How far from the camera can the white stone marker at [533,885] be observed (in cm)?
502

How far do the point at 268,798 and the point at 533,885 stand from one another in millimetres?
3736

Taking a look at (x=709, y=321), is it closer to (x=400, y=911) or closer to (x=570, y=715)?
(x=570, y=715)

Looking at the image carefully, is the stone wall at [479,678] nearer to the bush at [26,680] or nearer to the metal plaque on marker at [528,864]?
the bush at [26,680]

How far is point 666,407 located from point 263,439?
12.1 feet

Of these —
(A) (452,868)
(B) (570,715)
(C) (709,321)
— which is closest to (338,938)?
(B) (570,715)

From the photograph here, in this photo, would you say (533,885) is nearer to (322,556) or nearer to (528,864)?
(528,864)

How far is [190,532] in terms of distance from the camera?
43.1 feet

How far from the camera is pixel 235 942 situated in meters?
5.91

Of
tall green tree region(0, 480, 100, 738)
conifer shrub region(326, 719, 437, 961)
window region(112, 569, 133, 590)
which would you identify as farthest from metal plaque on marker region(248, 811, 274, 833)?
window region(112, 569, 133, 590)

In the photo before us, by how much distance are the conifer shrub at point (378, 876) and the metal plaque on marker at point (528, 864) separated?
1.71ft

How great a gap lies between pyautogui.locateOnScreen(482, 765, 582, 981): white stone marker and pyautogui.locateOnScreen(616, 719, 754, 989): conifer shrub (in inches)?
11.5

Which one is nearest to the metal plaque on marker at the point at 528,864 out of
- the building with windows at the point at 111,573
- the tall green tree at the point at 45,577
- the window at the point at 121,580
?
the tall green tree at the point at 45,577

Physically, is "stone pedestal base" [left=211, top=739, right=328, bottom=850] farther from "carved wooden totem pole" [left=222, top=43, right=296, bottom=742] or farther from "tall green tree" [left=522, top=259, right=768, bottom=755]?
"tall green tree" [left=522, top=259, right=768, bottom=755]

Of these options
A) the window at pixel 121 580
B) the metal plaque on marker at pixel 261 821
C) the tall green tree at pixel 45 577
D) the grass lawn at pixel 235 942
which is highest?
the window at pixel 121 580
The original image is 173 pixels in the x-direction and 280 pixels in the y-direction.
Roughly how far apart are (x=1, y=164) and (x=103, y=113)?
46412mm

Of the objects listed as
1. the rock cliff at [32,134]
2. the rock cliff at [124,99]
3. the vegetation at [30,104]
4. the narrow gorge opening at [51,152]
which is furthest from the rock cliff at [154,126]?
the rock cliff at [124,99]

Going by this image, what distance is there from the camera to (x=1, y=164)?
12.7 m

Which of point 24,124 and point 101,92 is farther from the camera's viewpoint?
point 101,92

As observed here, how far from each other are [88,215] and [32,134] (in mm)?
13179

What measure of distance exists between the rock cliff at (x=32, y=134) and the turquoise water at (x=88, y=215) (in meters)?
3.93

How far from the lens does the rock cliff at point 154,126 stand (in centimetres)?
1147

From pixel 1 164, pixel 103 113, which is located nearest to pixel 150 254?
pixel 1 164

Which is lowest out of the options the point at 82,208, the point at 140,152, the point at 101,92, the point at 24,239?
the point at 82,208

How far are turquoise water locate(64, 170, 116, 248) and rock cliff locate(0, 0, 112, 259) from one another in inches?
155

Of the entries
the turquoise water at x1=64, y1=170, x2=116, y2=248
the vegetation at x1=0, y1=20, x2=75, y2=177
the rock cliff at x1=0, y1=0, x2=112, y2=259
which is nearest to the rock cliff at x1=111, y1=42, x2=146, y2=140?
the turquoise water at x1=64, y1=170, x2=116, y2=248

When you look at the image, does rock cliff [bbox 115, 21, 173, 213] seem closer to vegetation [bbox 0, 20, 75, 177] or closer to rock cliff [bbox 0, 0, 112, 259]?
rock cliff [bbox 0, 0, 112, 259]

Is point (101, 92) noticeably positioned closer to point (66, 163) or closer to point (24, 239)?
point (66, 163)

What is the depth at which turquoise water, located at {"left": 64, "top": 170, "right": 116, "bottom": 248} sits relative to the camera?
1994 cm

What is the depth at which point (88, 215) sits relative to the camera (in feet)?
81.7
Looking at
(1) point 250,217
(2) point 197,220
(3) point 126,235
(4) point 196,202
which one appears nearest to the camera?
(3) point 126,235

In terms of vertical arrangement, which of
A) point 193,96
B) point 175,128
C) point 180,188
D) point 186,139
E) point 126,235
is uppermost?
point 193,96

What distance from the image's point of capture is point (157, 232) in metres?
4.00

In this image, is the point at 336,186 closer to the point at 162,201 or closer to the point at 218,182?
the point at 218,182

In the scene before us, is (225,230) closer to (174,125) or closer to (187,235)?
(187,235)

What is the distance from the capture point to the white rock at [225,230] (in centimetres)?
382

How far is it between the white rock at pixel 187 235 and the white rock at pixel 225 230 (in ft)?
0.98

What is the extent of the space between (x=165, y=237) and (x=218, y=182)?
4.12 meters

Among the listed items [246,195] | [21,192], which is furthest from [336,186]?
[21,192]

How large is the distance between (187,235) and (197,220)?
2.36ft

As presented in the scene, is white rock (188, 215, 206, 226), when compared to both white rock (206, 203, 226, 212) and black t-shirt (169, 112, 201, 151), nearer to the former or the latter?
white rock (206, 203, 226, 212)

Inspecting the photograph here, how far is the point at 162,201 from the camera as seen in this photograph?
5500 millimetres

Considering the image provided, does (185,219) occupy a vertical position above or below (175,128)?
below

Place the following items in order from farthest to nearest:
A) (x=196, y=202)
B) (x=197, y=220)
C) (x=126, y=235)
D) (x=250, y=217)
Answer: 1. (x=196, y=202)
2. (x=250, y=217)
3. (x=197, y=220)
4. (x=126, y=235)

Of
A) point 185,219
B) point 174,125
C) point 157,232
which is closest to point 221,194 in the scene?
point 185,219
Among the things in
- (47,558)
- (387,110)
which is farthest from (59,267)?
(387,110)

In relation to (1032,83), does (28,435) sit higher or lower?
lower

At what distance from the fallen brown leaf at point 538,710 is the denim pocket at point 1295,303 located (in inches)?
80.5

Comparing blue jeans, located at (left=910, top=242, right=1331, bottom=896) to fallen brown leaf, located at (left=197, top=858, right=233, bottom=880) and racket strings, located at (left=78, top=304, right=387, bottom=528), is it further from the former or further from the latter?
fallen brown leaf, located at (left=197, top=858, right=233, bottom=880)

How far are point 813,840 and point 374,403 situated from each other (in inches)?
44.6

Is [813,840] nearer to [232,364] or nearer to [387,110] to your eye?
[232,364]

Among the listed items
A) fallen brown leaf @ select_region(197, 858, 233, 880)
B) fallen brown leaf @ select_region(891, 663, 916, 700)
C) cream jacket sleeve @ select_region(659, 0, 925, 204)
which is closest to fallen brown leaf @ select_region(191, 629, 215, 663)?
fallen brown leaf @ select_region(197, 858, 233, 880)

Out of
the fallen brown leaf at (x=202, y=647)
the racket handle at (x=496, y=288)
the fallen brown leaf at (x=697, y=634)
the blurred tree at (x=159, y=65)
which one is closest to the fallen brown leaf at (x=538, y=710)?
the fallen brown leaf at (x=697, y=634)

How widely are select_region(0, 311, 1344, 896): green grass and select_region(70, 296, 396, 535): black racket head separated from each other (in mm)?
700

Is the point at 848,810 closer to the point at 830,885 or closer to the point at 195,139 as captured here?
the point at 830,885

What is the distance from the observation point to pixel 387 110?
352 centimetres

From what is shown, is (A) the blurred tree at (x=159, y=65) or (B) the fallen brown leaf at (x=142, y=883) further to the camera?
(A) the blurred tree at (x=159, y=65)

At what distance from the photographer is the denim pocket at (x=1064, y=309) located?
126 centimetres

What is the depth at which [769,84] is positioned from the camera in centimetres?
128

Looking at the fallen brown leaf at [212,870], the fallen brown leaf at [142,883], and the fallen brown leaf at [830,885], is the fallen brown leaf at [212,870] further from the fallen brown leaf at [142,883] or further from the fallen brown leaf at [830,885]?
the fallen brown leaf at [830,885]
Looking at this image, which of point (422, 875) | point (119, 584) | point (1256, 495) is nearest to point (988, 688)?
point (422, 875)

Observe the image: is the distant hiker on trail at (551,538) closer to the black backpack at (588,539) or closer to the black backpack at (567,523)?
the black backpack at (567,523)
------
_PROBLEM TO SOLVE_: Can you reproduce, character for character, the items running from the line with "How far are point" to the line with "352 centimetres", both of those lines included?

_COMPLETE OUTPUT_:
How far are point 813,840 and point 374,403 situated from each other (in inches)?
44.6

Is [813,840] nearer to [232,364] or nearer to [387,110] to your eye?
[232,364]

Among the listed items
A) fallen brown leaf @ select_region(197, 858, 233, 880)
B) fallen brown leaf @ select_region(891, 663, 916, 700)
C) cream jacket sleeve @ select_region(659, 0, 925, 204)
which is closest to fallen brown leaf @ select_region(191, 629, 215, 663)?
fallen brown leaf @ select_region(197, 858, 233, 880)

Out of
the fallen brown leaf at (x=202, y=647)
the racket handle at (x=496, y=288)
the fallen brown leaf at (x=697, y=634)
the blurred tree at (x=159, y=65)
which one is closest to the fallen brown leaf at (x=538, y=710)?
the fallen brown leaf at (x=697, y=634)

How widely are select_region(0, 311, 1344, 896): green grass and select_region(70, 296, 396, 535): black racket head separated from each other (in mm)?
700

Is the point at 848,810 closer to the point at 830,885 or closer to the point at 195,139 as captured here?
the point at 830,885

What is the distance from the observation point to pixel 387 110?
352 centimetres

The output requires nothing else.